Initial statistics show the Valley is tracking better than the state in COVID-19 cases, but lagging in the rate of testing. The Texas Department of State Health Services reported that the number of new COVID state cases increased by 187 percent from early April to mid-May. In that same time period, new coronavirus cases in the Valley grew by 133 percent.
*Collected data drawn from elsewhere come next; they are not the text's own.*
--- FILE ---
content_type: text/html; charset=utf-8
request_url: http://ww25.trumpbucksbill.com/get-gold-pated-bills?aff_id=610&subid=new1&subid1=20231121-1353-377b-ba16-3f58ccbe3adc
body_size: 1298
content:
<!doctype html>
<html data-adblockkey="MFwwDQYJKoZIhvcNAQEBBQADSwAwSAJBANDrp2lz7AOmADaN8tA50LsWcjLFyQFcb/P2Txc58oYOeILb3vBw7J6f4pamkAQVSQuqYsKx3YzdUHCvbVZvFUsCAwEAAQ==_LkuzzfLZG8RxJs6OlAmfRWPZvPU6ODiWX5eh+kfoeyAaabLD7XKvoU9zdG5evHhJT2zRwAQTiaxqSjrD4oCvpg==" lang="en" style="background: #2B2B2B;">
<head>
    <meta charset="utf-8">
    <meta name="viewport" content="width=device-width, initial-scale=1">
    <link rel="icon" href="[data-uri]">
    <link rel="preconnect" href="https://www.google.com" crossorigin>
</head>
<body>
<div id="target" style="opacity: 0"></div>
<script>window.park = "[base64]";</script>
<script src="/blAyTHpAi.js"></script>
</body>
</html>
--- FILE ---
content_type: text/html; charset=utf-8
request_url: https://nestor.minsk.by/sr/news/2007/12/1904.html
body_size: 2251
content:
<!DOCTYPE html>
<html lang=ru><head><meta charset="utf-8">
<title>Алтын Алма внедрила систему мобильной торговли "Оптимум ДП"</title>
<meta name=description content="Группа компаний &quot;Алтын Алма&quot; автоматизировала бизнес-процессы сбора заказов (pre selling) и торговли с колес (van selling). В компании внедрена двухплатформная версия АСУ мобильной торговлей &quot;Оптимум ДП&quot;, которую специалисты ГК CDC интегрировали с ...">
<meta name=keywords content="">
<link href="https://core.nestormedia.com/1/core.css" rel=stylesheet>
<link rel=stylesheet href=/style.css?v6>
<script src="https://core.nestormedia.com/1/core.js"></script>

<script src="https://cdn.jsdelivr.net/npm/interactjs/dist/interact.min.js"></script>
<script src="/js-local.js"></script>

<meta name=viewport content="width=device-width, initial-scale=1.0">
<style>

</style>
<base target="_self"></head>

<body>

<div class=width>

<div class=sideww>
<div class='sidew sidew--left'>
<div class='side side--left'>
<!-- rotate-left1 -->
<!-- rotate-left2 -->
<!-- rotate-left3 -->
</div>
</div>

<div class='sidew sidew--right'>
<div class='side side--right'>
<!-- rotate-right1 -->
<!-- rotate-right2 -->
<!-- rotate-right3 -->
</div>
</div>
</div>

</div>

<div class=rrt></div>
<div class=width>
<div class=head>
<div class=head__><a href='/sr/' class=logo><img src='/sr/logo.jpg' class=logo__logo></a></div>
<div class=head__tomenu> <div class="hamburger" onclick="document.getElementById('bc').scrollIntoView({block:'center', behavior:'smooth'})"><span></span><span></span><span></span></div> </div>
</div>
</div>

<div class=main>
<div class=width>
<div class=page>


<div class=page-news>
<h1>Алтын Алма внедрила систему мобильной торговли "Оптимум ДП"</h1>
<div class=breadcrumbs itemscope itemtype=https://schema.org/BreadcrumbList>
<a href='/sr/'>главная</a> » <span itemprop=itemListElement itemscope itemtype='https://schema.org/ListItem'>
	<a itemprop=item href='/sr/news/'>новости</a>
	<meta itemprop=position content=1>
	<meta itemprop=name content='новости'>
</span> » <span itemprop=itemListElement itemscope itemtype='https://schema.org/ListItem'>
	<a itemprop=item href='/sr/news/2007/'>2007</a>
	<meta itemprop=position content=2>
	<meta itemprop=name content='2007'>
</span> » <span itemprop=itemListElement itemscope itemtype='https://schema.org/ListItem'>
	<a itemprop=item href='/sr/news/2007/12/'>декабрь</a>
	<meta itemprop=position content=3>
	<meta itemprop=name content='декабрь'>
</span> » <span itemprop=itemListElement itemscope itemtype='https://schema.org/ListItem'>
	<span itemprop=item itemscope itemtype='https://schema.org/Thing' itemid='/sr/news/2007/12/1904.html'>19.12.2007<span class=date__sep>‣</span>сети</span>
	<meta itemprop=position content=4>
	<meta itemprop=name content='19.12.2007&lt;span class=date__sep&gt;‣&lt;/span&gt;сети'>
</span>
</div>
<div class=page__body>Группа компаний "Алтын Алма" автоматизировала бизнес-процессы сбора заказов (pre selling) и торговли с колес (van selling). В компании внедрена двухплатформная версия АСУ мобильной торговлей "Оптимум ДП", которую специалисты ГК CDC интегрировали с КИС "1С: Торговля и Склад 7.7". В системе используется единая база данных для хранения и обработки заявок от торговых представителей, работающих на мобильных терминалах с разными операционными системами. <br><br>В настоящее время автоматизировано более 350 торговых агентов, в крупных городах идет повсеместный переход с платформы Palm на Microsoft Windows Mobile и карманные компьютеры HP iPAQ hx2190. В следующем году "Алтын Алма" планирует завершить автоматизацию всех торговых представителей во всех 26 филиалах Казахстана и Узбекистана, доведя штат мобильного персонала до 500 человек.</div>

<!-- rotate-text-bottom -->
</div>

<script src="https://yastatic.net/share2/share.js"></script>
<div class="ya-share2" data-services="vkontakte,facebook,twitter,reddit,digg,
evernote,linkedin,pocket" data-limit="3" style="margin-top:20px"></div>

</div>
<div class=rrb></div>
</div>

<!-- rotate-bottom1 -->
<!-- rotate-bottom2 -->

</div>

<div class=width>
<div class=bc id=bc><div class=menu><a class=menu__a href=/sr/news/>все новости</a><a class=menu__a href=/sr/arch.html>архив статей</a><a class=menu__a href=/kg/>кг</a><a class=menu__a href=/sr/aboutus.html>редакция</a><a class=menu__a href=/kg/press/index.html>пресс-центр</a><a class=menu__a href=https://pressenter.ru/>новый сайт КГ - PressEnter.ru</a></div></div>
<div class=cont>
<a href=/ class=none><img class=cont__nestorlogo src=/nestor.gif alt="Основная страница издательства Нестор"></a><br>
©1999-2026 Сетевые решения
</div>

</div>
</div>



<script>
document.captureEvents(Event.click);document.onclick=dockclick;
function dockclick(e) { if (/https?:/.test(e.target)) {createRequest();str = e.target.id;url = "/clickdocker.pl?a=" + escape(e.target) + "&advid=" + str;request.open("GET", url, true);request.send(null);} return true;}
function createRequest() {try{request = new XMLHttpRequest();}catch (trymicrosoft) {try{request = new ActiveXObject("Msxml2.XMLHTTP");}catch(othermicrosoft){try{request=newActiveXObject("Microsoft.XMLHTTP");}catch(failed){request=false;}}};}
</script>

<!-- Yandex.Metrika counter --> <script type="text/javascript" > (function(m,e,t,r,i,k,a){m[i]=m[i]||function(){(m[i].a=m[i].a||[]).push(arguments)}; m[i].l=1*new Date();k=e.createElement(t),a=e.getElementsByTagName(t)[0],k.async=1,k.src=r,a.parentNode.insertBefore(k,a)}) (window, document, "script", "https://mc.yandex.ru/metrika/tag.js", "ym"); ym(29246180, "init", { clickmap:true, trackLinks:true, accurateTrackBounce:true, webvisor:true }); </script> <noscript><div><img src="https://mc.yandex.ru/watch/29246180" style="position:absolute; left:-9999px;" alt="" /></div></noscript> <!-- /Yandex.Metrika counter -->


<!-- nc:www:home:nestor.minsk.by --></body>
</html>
In testing, the state average in May was just above two percent. The Valley’s average as tied to its population was below one percent as testing sites opened in Starr, Hidalgo and Cameron counties. The University of Texas Rio Grande Valley School of Medicine is working with area communities to open more testing sites across the region that offer widespread public access.
Economic recovery may come in stops and starts. Efforts are underway globally to develop a vaccine. Therapies to stymie but not cure the virus are being developed. Those two factors are key to increasing consumer confidence to return to public places and bring back lost restaurants, and business in retail and leisure.
Ongoing infrastructure and public construction projects, such as the building of the new Hidalgo County Courthouse, will help the regional economy during the transition period.
Area EDCs and chambers are trying to do their part in assisting local small businesses. The Harlingen EDC has established a $1-million emergency loan program. It helps local businesses that missed out on federal government programs set up after the outbreak. The Weslaco EDC has also set up a similar loan and grant program for small businesses in the Mid-Valley city.
“The growing economy in Weslaco has based its success on the traditions set by our small businesses,” said Juan J. Serrano, the EDC board president. “It is essential that we help them survive this pandemic.”
Area chambers are also doing their part to bolster small businesses during the pandemic. The Rio Grande Valley Hispanic Chamber of Commerce has held webinars connecting small business people to the Small Business Administration and others entities that can provide financial assistance. The chamber is also holding online virtual meetings and mixers where local business people can interact and share ideas.
“We have a lot of businesses that are thinking outside of the box to keep their businesses open,” said Victoria Gomez, an administrative assistant with the Hispanic Chamber, during a recent webinar. “If you’re a small business owner, you’re going to hustle. We see many businesses offering their services in different ways until we get back to some sort of normal.”